__WORK INSTRUCTION__: Copy out, from the data, each line containing the string "site".

Saved data entries:
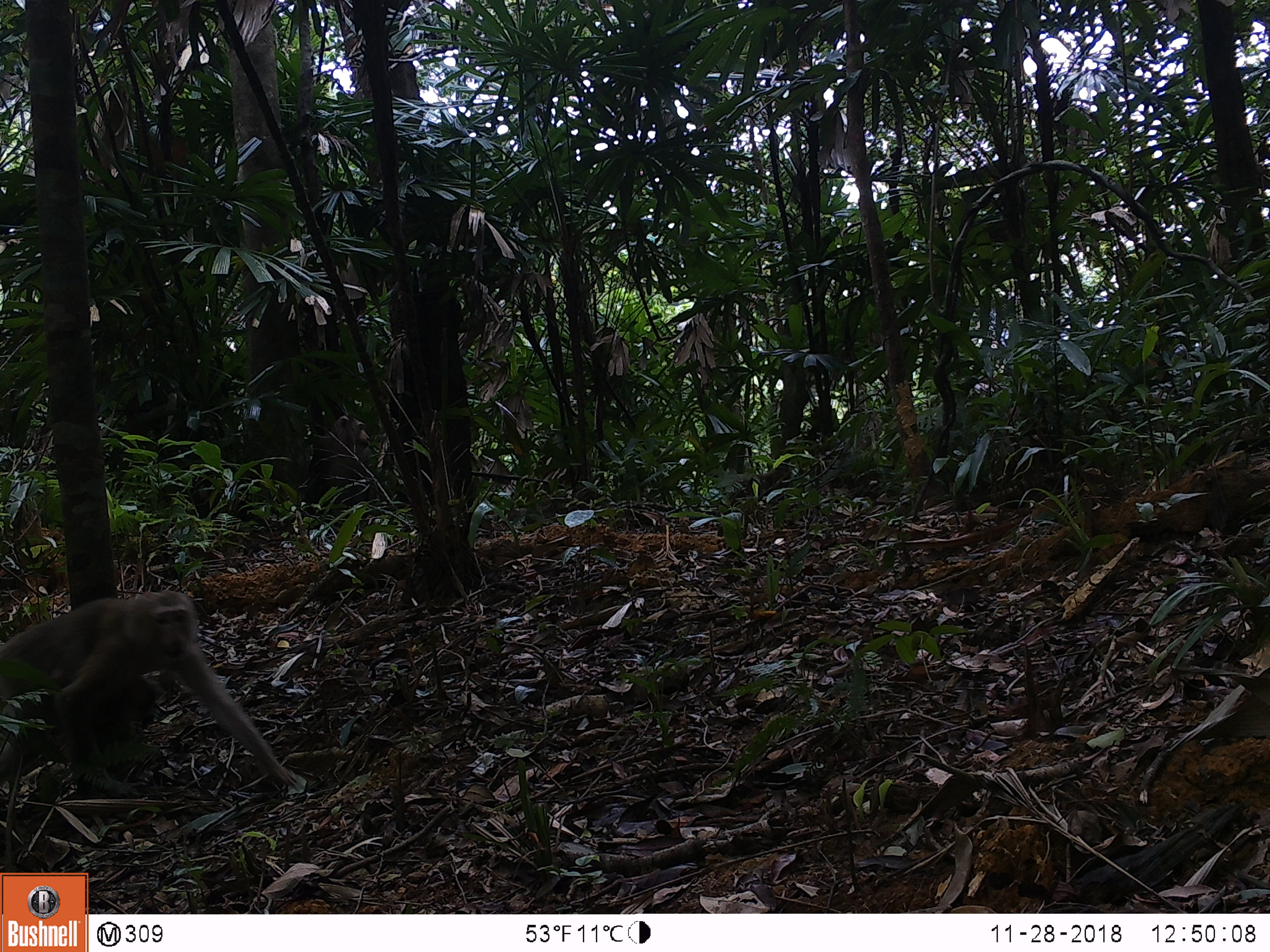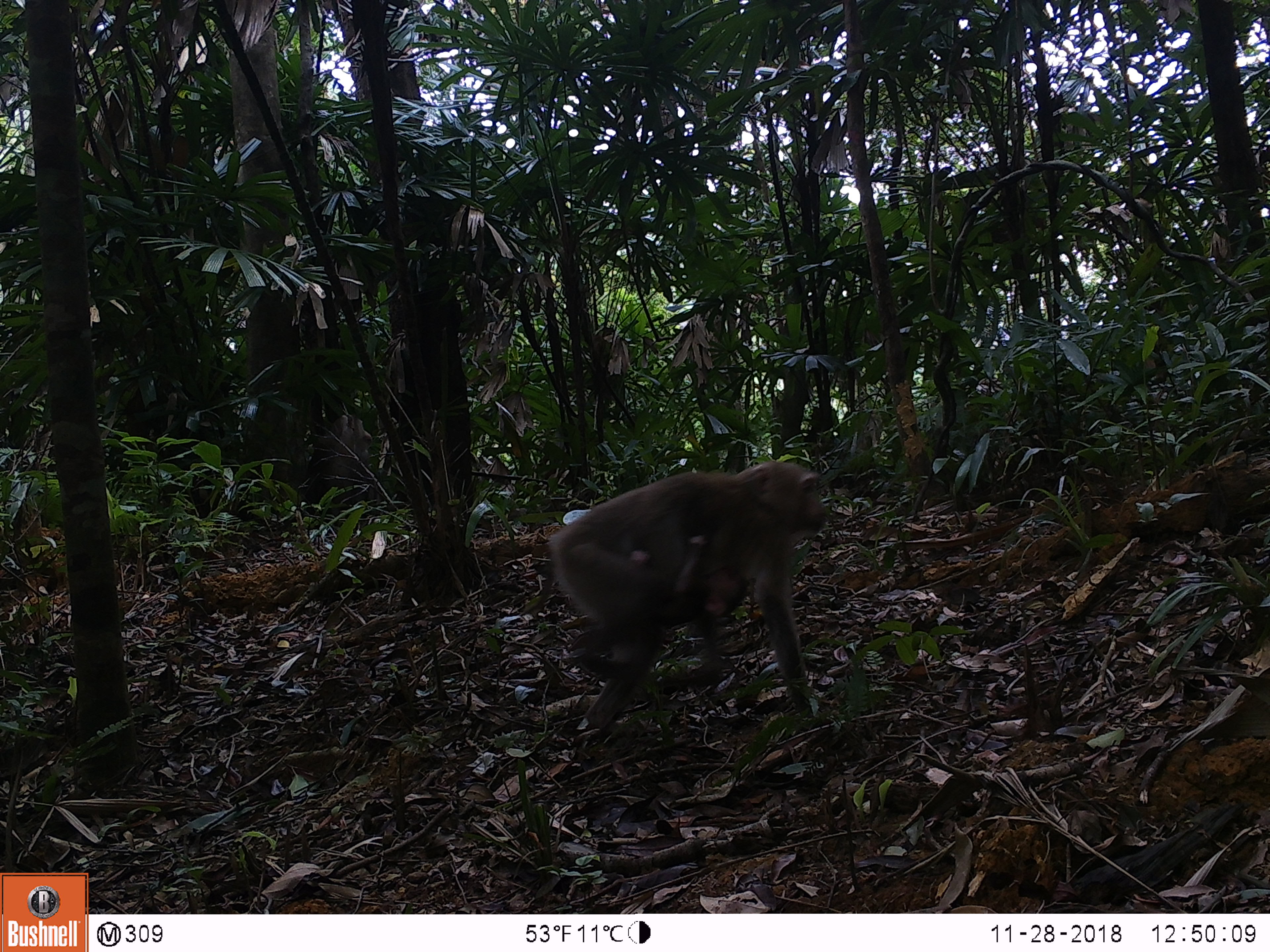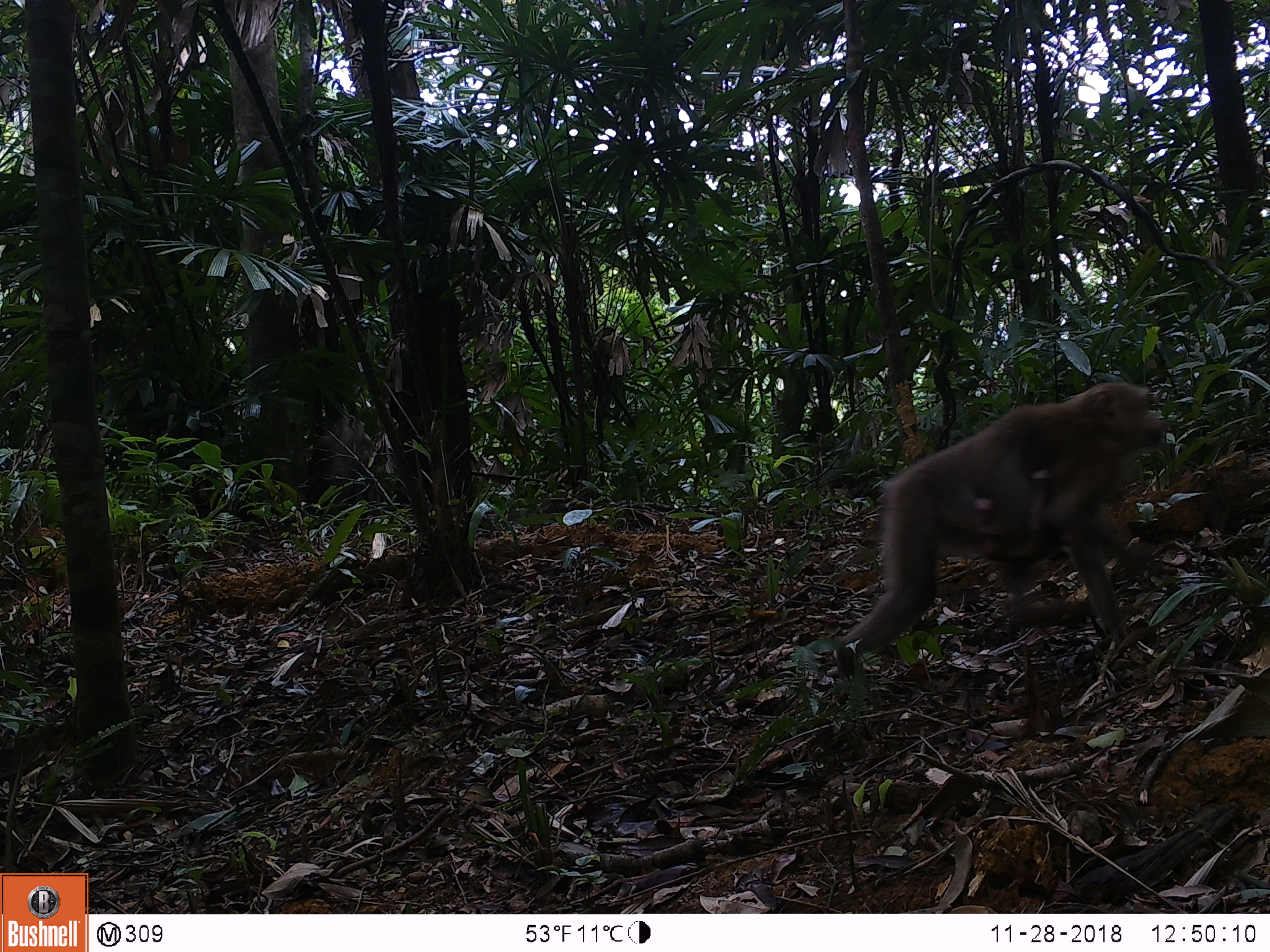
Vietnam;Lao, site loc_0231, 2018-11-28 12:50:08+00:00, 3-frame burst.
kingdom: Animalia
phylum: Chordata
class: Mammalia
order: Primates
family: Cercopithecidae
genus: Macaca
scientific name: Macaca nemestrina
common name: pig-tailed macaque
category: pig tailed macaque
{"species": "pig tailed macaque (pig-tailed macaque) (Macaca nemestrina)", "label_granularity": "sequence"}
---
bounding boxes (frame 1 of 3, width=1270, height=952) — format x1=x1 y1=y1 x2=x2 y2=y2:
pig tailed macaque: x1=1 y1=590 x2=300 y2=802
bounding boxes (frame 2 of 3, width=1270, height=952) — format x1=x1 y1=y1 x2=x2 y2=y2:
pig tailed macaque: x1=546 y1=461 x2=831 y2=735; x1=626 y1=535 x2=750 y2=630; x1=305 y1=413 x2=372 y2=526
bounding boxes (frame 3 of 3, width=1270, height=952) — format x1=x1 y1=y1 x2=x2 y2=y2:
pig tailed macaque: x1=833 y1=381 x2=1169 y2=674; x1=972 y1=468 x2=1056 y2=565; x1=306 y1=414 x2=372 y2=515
--
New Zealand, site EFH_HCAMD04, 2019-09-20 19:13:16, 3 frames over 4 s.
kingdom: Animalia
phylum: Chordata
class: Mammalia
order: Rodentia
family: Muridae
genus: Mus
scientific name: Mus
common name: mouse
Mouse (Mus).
--
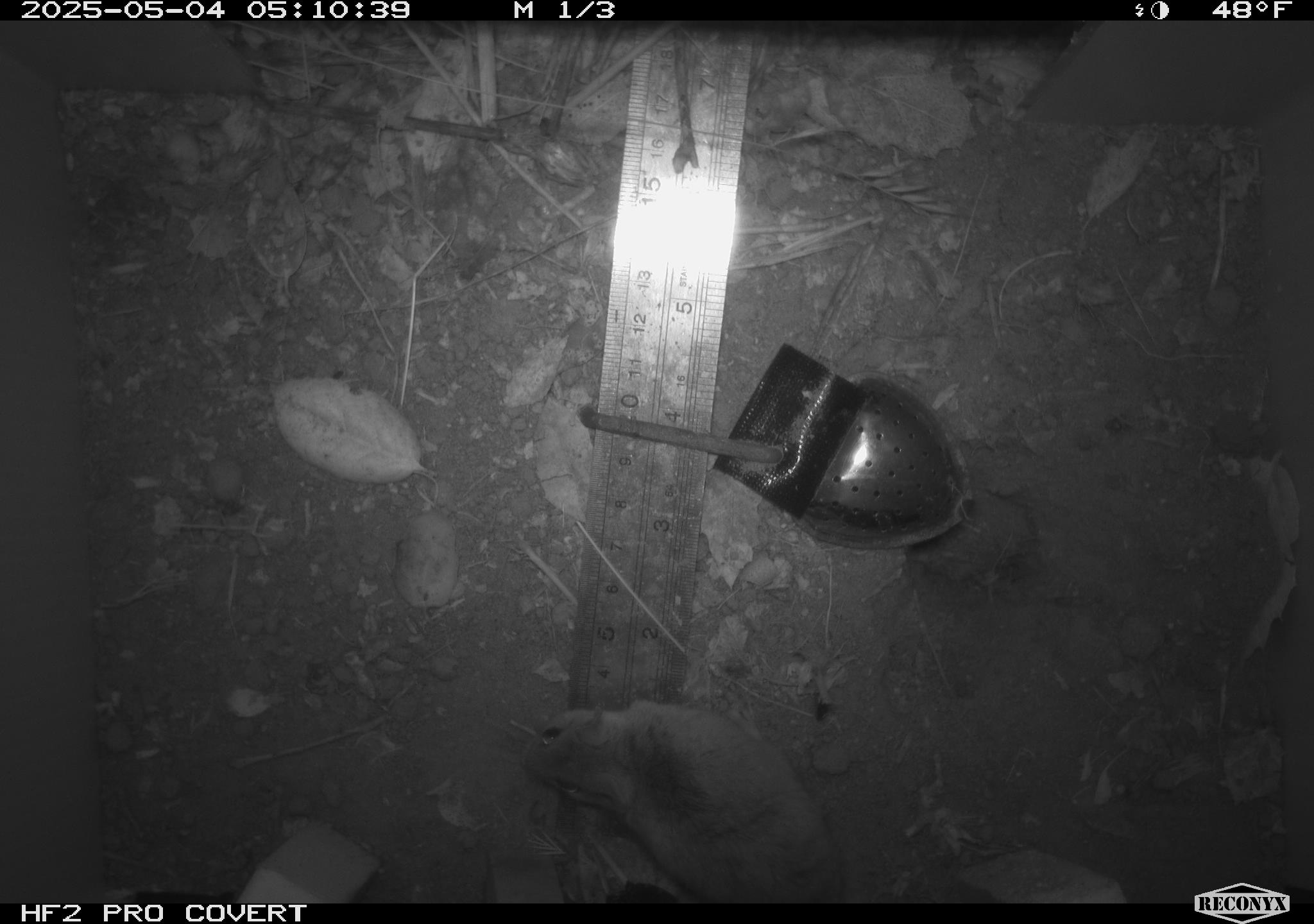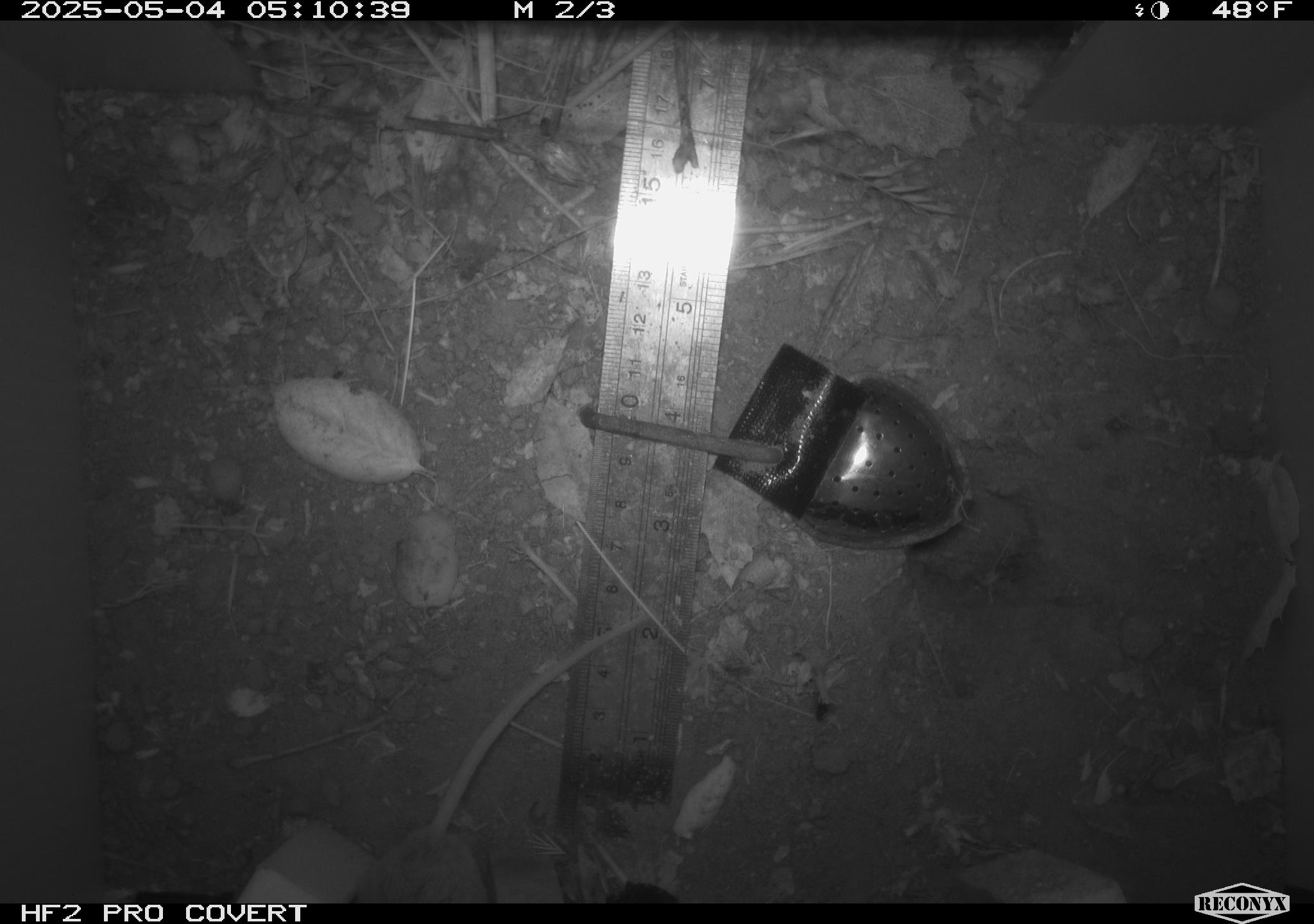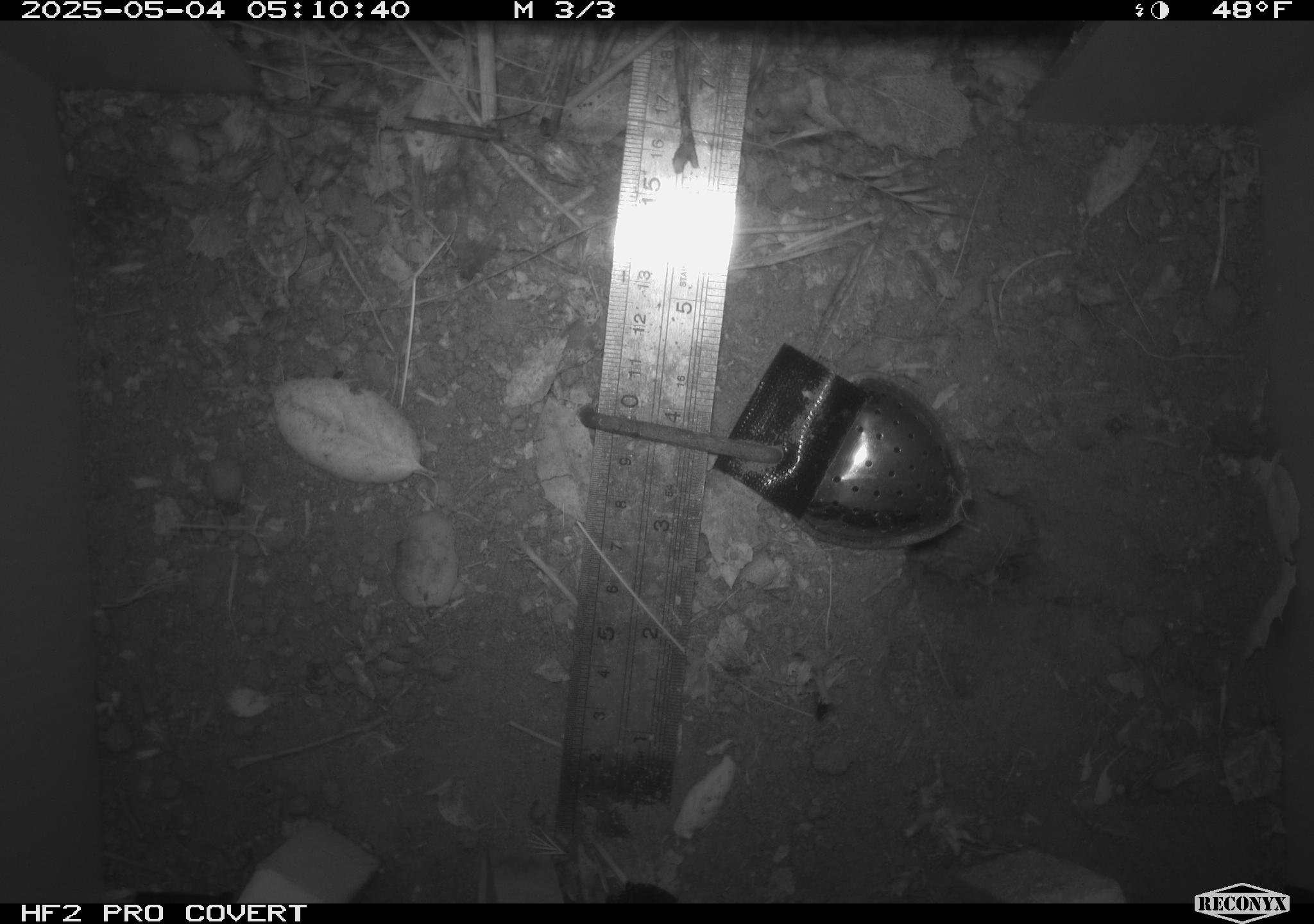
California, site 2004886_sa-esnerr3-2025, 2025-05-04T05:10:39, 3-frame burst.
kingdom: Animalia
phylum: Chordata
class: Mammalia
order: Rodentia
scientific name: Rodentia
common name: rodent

__ANSWER AREA__:
Vietnam;Lao, site loc_0231, 2018-11-28 12:50:08+00:00, 3-frame burst.
New Zealand, site EFH_HCAMD04, 2019-09-20 19:13:16, 3 frames over 4 s.
California, site 2004886_sa-esnerr3-2025, 2025-05-04T05:10:39, 3-frame burst.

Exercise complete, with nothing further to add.